Le Marocain avait ensuite été titulaire face au Ferencváros, puis contre le Deportivo La Corogne, où il avait même été l’unique buteur madrilène de la rencontre. Il figurait de nouveau dans le onze de départ du dernier match amical face à Schalke 04. Trois titularisations sur trois matchs disputés, dont un but décisif, de quoi laisser penser que Brahim avait réussi à convaincre son entraîneur. Mais pour ce premier match officiel, le Special One a finalement préféré démarrer avec Jude Bellingham en numéro 10 et surtout Arda Güler sur l’aile droite.
En réalité, cette présaison réussie doit beaucoup aux circonstances. Brahim Díaz a profité de l’absence prolongée de Bellingham et de Yan Diomandé, tous deux revenus tardivement de leurs vacances respectives. Une fois les deux hommes disponibles, la donne a immédiatement changé.
La suite s’annonce compliquée pour l’international marocain. Diomandé est appelé à récupérer la majorité des minutes sur son couloir de prédilection. Endrick, actuellement blessé, frappe lui aussi à la porte pour une place dans le secteur offensif. Et si Arda Güler venait à devenir cet ailier droit intérieur que Mourinho semble chercher pour accompagner Denzel Dumfries, les portes d’entrée pour Brahim se réduiraient encore davantage. La saison peut s’annoncer délicate pour un joueur dont les ambitions grandissent pourtant chaque mois, à mesure qu’il s’impose comme un cadre indiscutable de la sélection marocaine.
Le technicien portugais lui-même avait prévenu, lors de sa conférence de presse, que cette concurrence exacerbée finirait par créer des frustrations. « Les joueurs doivent comprendre que nous ne pouvons pas jouer avec 14/15 joueurs. Je dois laisser certains joueurs sur le banc. Le moment où l’un d’eux se frustre, cela me facilitera la tâche ».
🚨 Mourinho : « Les joueurs doivent comprendre que nous ne pouvons pas jouer avec 14/15 joueurs. Je dois laisser certains joueurs sur le banc. Le moment où l’un d’eux se frustre, cela me facilitera la tâche. »
Pourtant, tout n’est pas si sombre pour Brahim Díaz. Selon AS, le Marocain a récemment prolongé son contrat jusqu’en 2030, un signal fort quant à la confiance que le club continue de lui accorder. Plusieurs perspectives concrètes existent pour retrouver du temps de jeu.

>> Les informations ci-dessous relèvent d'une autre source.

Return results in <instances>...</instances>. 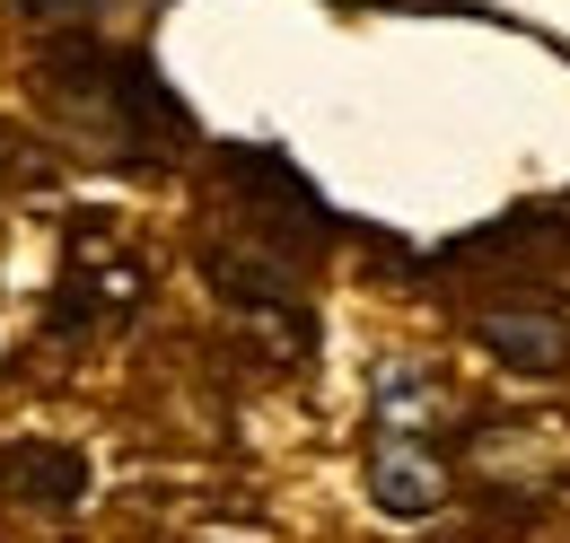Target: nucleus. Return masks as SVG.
Instances as JSON below:
<instances>
[{"label": "nucleus", "mask_w": 570, "mask_h": 543, "mask_svg": "<svg viewBox=\"0 0 570 543\" xmlns=\"http://www.w3.org/2000/svg\"><path fill=\"white\" fill-rule=\"evenodd\" d=\"M368 491H377V509H395V517H430L439 509V465H430V447L422 438H377V456H368Z\"/></svg>", "instance_id": "1"}, {"label": "nucleus", "mask_w": 570, "mask_h": 543, "mask_svg": "<svg viewBox=\"0 0 570 543\" xmlns=\"http://www.w3.org/2000/svg\"><path fill=\"white\" fill-rule=\"evenodd\" d=\"M544 316H492L483 334H492V351L500 359H518V368H553L562 359V334H535Z\"/></svg>", "instance_id": "2"}]
</instances>
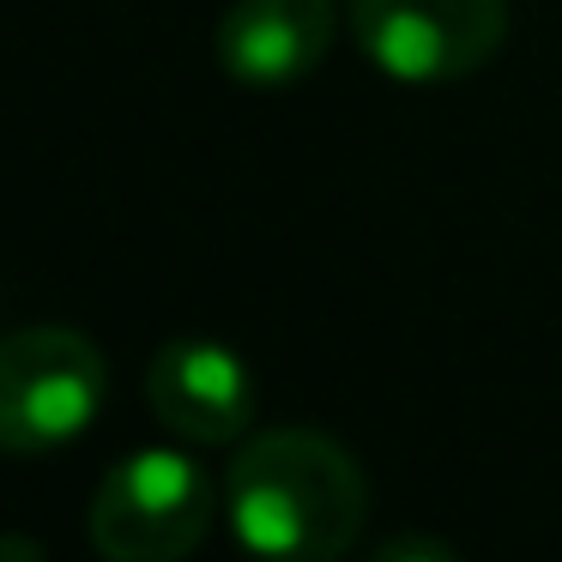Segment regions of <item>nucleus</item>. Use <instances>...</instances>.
<instances>
[{
	"instance_id": "1",
	"label": "nucleus",
	"mask_w": 562,
	"mask_h": 562,
	"mask_svg": "<svg viewBox=\"0 0 562 562\" xmlns=\"http://www.w3.org/2000/svg\"><path fill=\"white\" fill-rule=\"evenodd\" d=\"M224 514L255 557L333 562L369 520V484L351 448L327 429H260L224 472Z\"/></svg>"
},
{
	"instance_id": "2",
	"label": "nucleus",
	"mask_w": 562,
	"mask_h": 562,
	"mask_svg": "<svg viewBox=\"0 0 562 562\" xmlns=\"http://www.w3.org/2000/svg\"><path fill=\"white\" fill-rule=\"evenodd\" d=\"M110 363L79 327H19L0 339V453H55L98 424Z\"/></svg>"
},
{
	"instance_id": "3",
	"label": "nucleus",
	"mask_w": 562,
	"mask_h": 562,
	"mask_svg": "<svg viewBox=\"0 0 562 562\" xmlns=\"http://www.w3.org/2000/svg\"><path fill=\"white\" fill-rule=\"evenodd\" d=\"M212 508H218V490L194 453L134 448L103 472L86 526L98 557L110 562H176L212 532Z\"/></svg>"
},
{
	"instance_id": "4",
	"label": "nucleus",
	"mask_w": 562,
	"mask_h": 562,
	"mask_svg": "<svg viewBox=\"0 0 562 562\" xmlns=\"http://www.w3.org/2000/svg\"><path fill=\"white\" fill-rule=\"evenodd\" d=\"M351 37L400 86H453L508 43V0H351Z\"/></svg>"
},
{
	"instance_id": "5",
	"label": "nucleus",
	"mask_w": 562,
	"mask_h": 562,
	"mask_svg": "<svg viewBox=\"0 0 562 562\" xmlns=\"http://www.w3.org/2000/svg\"><path fill=\"white\" fill-rule=\"evenodd\" d=\"M146 400L188 448H224L255 429V375L218 339H170L146 369Z\"/></svg>"
},
{
	"instance_id": "6",
	"label": "nucleus",
	"mask_w": 562,
	"mask_h": 562,
	"mask_svg": "<svg viewBox=\"0 0 562 562\" xmlns=\"http://www.w3.org/2000/svg\"><path fill=\"white\" fill-rule=\"evenodd\" d=\"M333 31H339L333 0H236L212 31V49L236 86L284 91L327 61Z\"/></svg>"
}]
</instances>
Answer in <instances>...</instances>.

La saison sera longue, avec de nombreux matchs où Diomandé et Güler seront forcément absents, entre blessures, sélections et rotations. Sa polyvalence reste également un atout précieux, capable d’évoluer à droite comme en meneur de jeu.

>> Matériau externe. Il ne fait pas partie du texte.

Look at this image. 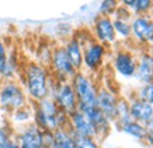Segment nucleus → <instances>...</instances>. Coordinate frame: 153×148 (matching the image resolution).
<instances>
[{
    "mask_svg": "<svg viewBox=\"0 0 153 148\" xmlns=\"http://www.w3.org/2000/svg\"><path fill=\"white\" fill-rule=\"evenodd\" d=\"M30 102H37L48 96L53 75L48 67L37 61H27L21 66L19 79Z\"/></svg>",
    "mask_w": 153,
    "mask_h": 148,
    "instance_id": "f257e3e1",
    "label": "nucleus"
},
{
    "mask_svg": "<svg viewBox=\"0 0 153 148\" xmlns=\"http://www.w3.org/2000/svg\"><path fill=\"white\" fill-rule=\"evenodd\" d=\"M33 107V124L44 132H54L68 127V115L62 112L56 101L47 96L37 102H31Z\"/></svg>",
    "mask_w": 153,
    "mask_h": 148,
    "instance_id": "f03ea898",
    "label": "nucleus"
},
{
    "mask_svg": "<svg viewBox=\"0 0 153 148\" xmlns=\"http://www.w3.org/2000/svg\"><path fill=\"white\" fill-rule=\"evenodd\" d=\"M31 104L19 80L0 81V111L6 115Z\"/></svg>",
    "mask_w": 153,
    "mask_h": 148,
    "instance_id": "7ed1b4c3",
    "label": "nucleus"
},
{
    "mask_svg": "<svg viewBox=\"0 0 153 148\" xmlns=\"http://www.w3.org/2000/svg\"><path fill=\"white\" fill-rule=\"evenodd\" d=\"M78 99V107L97 105V95L99 85L94 75L85 71H78L76 75L70 80Z\"/></svg>",
    "mask_w": 153,
    "mask_h": 148,
    "instance_id": "20e7f679",
    "label": "nucleus"
},
{
    "mask_svg": "<svg viewBox=\"0 0 153 148\" xmlns=\"http://www.w3.org/2000/svg\"><path fill=\"white\" fill-rule=\"evenodd\" d=\"M108 53V47L97 41L94 38L90 39L82 45V71L87 73L98 74L104 67Z\"/></svg>",
    "mask_w": 153,
    "mask_h": 148,
    "instance_id": "39448f33",
    "label": "nucleus"
},
{
    "mask_svg": "<svg viewBox=\"0 0 153 148\" xmlns=\"http://www.w3.org/2000/svg\"><path fill=\"white\" fill-rule=\"evenodd\" d=\"M48 96L52 98L59 108L67 115L78 110V99L71 81H58L53 78L50 85Z\"/></svg>",
    "mask_w": 153,
    "mask_h": 148,
    "instance_id": "423d86ee",
    "label": "nucleus"
},
{
    "mask_svg": "<svg viewBox=\"0 0 153 148\" xmlns=\"http://www.w3.org/2000/svg\"><path fill=\"white\" fill-rule=\"evenodd\" d=\"M50 71L53 78L58 81H70L78 72L72 65L62 44H57L52 50V59Z\"/></svg>",
    "mask_w": 153,
    "mask_h": 148,
    "instance_id": "0eeeda50",
    "label": "nucleus"
},
{
    "mask_svg": "<svg viewBox=\"0 0 153 148\" xmlns=\"http://www.w3.org/2000/svg\"><path fill=\"white\" fill-rule=\"evenodd\" d=\"M112 68L125 79H132L137 71V56L128 48H118L112 56Z\"/></svg>",
    "mask_w": 153,
    "mask_h": 148,
    "instance_id": "6e6552de",
    "label": "nucleus"
},
{
    "mask_svg": "<svg viewBox=\"0 0 153 148\" xmlns=\"http://www.w3.org/2000/svg\"><path fill=\"white\" fill-rule=\"evenodd\" d=\"M131 40L138 46L147 47L153 38V18L151 16H133L131 19Z\"/></svg>",
    "mask_w": 153,
    "mask_h": 148,
    "instance_id": "1a4fd4ad",
    "label": "nucleus"
},
{
    "mask_svg": "<svg viewBox=\"0 0 153 148\" xmlns=\"http://www.w3.org/2000/svg\"><path fill=\"white\" fill-rule=\"evenodd\" d=\"M91 33L97 41H99L108 48L118 44V37L113 27V21L110 17L99 14L93 22Z\"/></svg>",
    "mask_w": 153,
    "mask_h": 148,
    "instance_id": "9d476101",
    "label": "nucleus"
},
{
    "mask_svg": "<svg viewBox=\"0 0 153 148\" xmlns=\"http://www.w3.org/2000/svg\"><path fill=\"white\" fill-rule=\"evenodd\" d=\"M14 138L20 148H42L44 130L33 122L14 130Z\"/></svg>",
    "mask_w": 153,
    "mask_h": 148,
    "instance_id": "9b49d317",
    "label": "nucleus"
},
{
    "mask_svg": "<svg viewBox=\"0 0 153 148\" xmlns=\"http://www.w3.org/2000/svg\"><path fill=\"white\" fill-rule=\"evenodd\" d=\"M78 110L82 112L85 116L91 121V124L94 126L97 132V139L99 141H102L112 130V121L108 120L105 114L98 108L97 105L92 106H80Z\"/></svg>",
    "mask_w": 153,
    "mask_h": 148,
    "instance_id": "f8f14e48",
    "label": "nucleus"
},
{
    "mask_svg": "<svg viewBox=\"0 0 153 148\" xmlns=\"http://www.w3.org/2000/svg\"><path fill=\"white\" fill-rule=\"evenodd\" d=\"M119 99H120V95L115 91L106 86H99L98 95H97V106L112 122L114 121L115 115H117V107H118Z\"/></svg>",
    "mask_w": 153,
    "mask_h": 148,
    "instance_id": "ddd939ff",
    "label": "nucleus"
},
{
    "mask_svg": "<svg viewBox=\"0 0 153 148\" xmlns=\"http://www.w3.org/2000/svg\"><path fill=\"white\" fill-rule=\"evenodd\" d=\"M141 84H153V52L144 50L137 56V71L134 76Z\"/></svg>",
    "mask_w": 153,
    "mask_h": 148,
    "instance_id": "4468645a",
    "label": "nucleus"
},
{
    "mask_svg": "<svg viewBox=\"0 0 153 148\" xmlns=\"http://www.w3.org/2000/svg\"><path fill=\"white\" fill-rule=\"evenodd\" d=\"M68 128L79 135L97 138V132L91 121L79 110L68 115Z\"/></svg>",
    "mask_w": 153,
    "mask_h": 148,
    "instance_id": "2eb2a0df",
    "label": "nucleus"
},
{
    "mask_svg": "<svg viewBox=\"0 0 153 148\" xmlns=\"http://www.w3.org/2000/svg\"><path fill=\"white\" fill-rule=\"evenodd\" d=\"M127 100H128V105H130V114H131L132 120L146 125L153 118L152 104L143 101V100L135 98L134 95Z\"/></svg>",
    "mask_w": 153,
    "mask_h": 148,
    "instance_id": "dca6fc26",
    "label": "nucleus"
},
{
    "mask_svg": "<svg viewBox=\"0 0 153 148\" xmlns=\"http://www.w3.org/2000/svg\"><path fill=\"white\" fill-rule=\"evenodd\" d=\"M21 62L19 61V56L16 51L10 48L5 64L0 68V81L6 80H18L21 71Z\"/></svg>",
    "mask_w": 153,
    "mask_h": 148,
    "instance_id": "f3484780",
    "label": "nucleus"
},
{
    "mask_svg": "<svg viewBox=\"0 0 153 148\" xmlns=\"http://www.w3.org/2000/svg\"><path fill=\"white\" fill-rule=\"evenodd\" d=\"M65 51L76 71H82V45L73 34L62 42Z\"/></svg>",
    "mask_w": 153,
    "mask_h": 148,
    "instance_id": "a211bd4d",
    "label": "nucleus"
},
{
    "mask_svg": "<svg viewBox=\"0 0 153 148\" xmlns=\"http://www.w3.org/2000/svg\"><path fill=\"white\" fill-rule=\"evenodd\" d=\"M8 122L11 126L16 130L21 126H25L27 124L33 122V107L32 104H28L21 108H18L7 115Z\"/></svg>",
    "mask_w": 153,
    "mask_h": 148,
    "instance_id": "6ab92c4d",
    "label": "nucleus"
},
{
    "mask_svg": "<svg viewBox=\"0 0 153 148\" xmlns=\"http://www.w3.org/2000/svg\"><path fill=\"white\" fill-rule=\"evenodd\" d=\"M120 132L125 133L126 135H130L131 138H134L139 141H143L145 140V135H146V127L144 124H140L138 121H134V120H131L128 121L127 124L118 127Z\"/></svg>",
    "mask_w": 153,
    "mask_h": 148,
    "instance_id": "aec40b11",
    "label": "nucleus"
},
{
    "mask_svg": "<svg viewBox=\"0 0 153 148\" xmlns=\"http://www.w3.org/2000/svg\"><path fill=\"white\" fill-rule=\"evenodd\" d=\"M131 120H132V118H131V114H130L128 100L124 96H120L119 102H118V107H117V115H115L113 124L117 125V127H120V126L127 124Z\"/></svg>",
    "mask_w": 153,
    "mask_h": 148,
    "instance_id": "412c9836",
    "label": "nucleus"
},
{
    "mask_svg": "<svg viewBox=\"0 0 153 148\" xmlns=\"http://www.w3.org/2000/svg\"><path fill=\"white\" fill-rule=\"evenodd\" d=\"M113 27H114L115 34L118 39H121L123 41H130L132 38L131 31V20L121 18H112Z\"/></svg>",
    "mask_w": 153,
    "mask_h": 148,
    "instance_id": "4be33fe9",
    "label": "nucleus"
},
{
    "mask_svg": "<svg viewBox=\"0 0 153 148\" xmlns=\"http://www.w3.org/2000/svg\"><path fill=\"white\" fill-rule=\"evenodd\" d=\"M53 136L56 140L58 148H78L74 142V139L72 136L71 130L68 127L66 128H59L53 132Z\"/></svg>",
    "mask_w": 153,
    "mask_h": 148,
    "instance_id": "5701e85b",
    "label": "nucleus"
},
{
    "mask_svg": "<svg viewBox=\"0 0 153 148\" xmlns=\"http://www.w3.org/2000/svg\"><path fill=\"white\" fill-rule=\"evenodd\" d=\"M71 133H72V136L74 139V142H76L78 148H101L100 141L97 138L82 136V135H79V134H76V133L72 132V130H71Z\"/></svg>",
    "mask_w": 153,
    "mask_h": 148,
    "instance_id": "b1692460",
    "label": "nucleus"
},
{
    "mask_svg": "<svg viewBox=\"0 0 153 148\" xmlns=\"http://www.w3.org/2000/svg\"><path fill=\"white\" fill-rule=\"evenodd\" d=\"M52 50H53V46H50L47 44L41 45L38 48L37 62L42 65V66H45V67H50L51 59H52Z\"/></svg>",
    "mask_w": 153,
    "mask_h": 148,
    "instance_id": "393cba45",
    "label": "nucleus"
},
{
    "mask_svg": "<svg viewBox=\"0 0 153 148\" xmlns=\"http://www.w3.org/2000/svg\"><path fill=\"white\" fill-rule=\"evenodd\" d=\"M133 95L143 101L153 104V84H141L135 90Z\"/></svg>",
    "mask_w": 153,
    "mask_h": 148,
    "instance_id": "a878e982",
    "label": "nucleus"
},
{
    "mask_svg": "<svg viewBox=\"0 0 153 148\" xmlns=\"http://www.w3.org/2000/svg\"><path fill=\"white\" fill-rule=\"evenodd\" d=\"M119 6V0H101L99 5V14L112 18Z\"/></svg>",
    "mask_w": 153,
    "mask_h": 148,
    "instance_id": "bb28decb",
    "label": "nucleus"
},
{
    "mask_svg": "<svg viewBox=\"0 0 153 148\" xmlns=\"http://www.w3.org/2000/svg\"><path fill=\"white\" fill-rule=\"evenodd\" d=\"M14 138V128L7 121L6 124H0V148H4Z\"/></svg>",
    "mask_w": 153,
    "mask_h": 148,
    "instance_id": "cd10ccee",
    "label": "nucleus"
},
{
    "mask_svg": "<svg viewBox=\"0 0 153 148\" xmlns=\"http://www.w3.org/2000/svg\"><path fill=\"white\" fill-rule=\"evenodd\" d=\"M146 127V135L144 142L150 148H153V118L145 125Z\"/></svg>",
    "mask_w": 153,
    "mask_h": 148,
    "instance_id": "c85d7f7f",
    "label": "nucleus"
},
{
    "mask_svg": "<svg viewBox=\"0 0 153 148\" xmlns=\"http://www.w3.org/2000/svg\"><path fill=\"white\" fill-rule=\"evenodd\" d=\"M42 148H58L54 136H53V132H44Z\"/></svg>",
    "mask_w": 153,
    "mask_h": 148,
    "instance_id": "c756f323",
    "label": "nucleus"
},
{
    "mask_svg": "<svg viewBox=\"0 0 153 148\" xmlns=\"http://www.w3.org/2000/svg\"><path fill=\"white\" fill-rule=\"evenodd\" d=\"M8 51H10V47H8L7 42H6V40H4L2 38H0V68L2 67V65L6 61Z\"/></svg>",
    "mask_w": 153,
    "mask_h": 148,
    "instance_id": "7c9ffc66",
    "label": "nucleus"
},
{
    "mask_svg": "<svg viewBox=\"0 0 153 148\" xmlns=\"http://www.w3.org/2000/svg\"><path fill=\"white\" fill-rule=\"evenodd\" d=\"M137 1H138V0H119V4H120L121 6H124L125 8H127V10L132 13L134 7H135V5H137Z\"/></svg>",
    "mask_w": 153,
    "mask_h": 148,
    "instance_id": "2f4dec72",
    "label": "nucleus"
},
{
    "mask_svg": "<svg viewBox=\"0 0 153 148\" xmlns=\"http://www.w3.org/2000/svg\"><path fill=\"white\" fill-rule=\"evenodd\" d=\"M4 148H20V147H19L18 141L16 140V138H13V139H12V140H11V141H10Z\"/></svg>",
    "mask_w": 153,
    "mask_h": 148,
    "instance_id": "473e14b6",
    "label": "nucleus"
},
{
    "mask_svg": "<svg viewBox=\"0 0 153 148\" xmlns=\"http://www.w3.org/2000/svg\"><path fill=\"white\" fill-rule=\"evenodd\" d=\"M147 47H149V50H150V51H152L153 52V38H152V40H151V42L149 44V46H147Z\"/></svg>",
    "mask_w": 153,
    "mask_h": 148,
    "instance_id": "72a5a7b5",
    "label": "nucleus"
},
{
    "mask_svg": "<svg viewBox=\"0 0 153 148\" xmlns=\"http://www.w3.org/2000/svg\"><path fill=\"white\" fill-rule=\"evenodd\" d=\"M152 107H153V104H152Z\"/></svg>",
    "mask_w": 153,
    "mask_h": 148,
    "instance_id": "f704fd0d",
    "label": "nucleus"
}]
</instances>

Autre élément en sa faveur, l’absence d’un vrai remplaçant à gauche. Avec la blessure de Rodrygo, le Real Madrid se retrouve sans rotation directe pour Vinícius Júnior. Le successeur naturel du Brésilien reste sans doute Diomandé, ce qui libérerait mécaniquement des minutes sur le couloir droit. Enfin, Brahim possède l’expérience. Depuis 2023/24, il a largement prouvé que le club pouvait compter sur lui dans les grands rendez-vous, un statut qu’Endrick et Diomandé n’ont pas encore acquis, surtout si la première saison de l’Ivoirien ressemble à un exercice d’adaptation.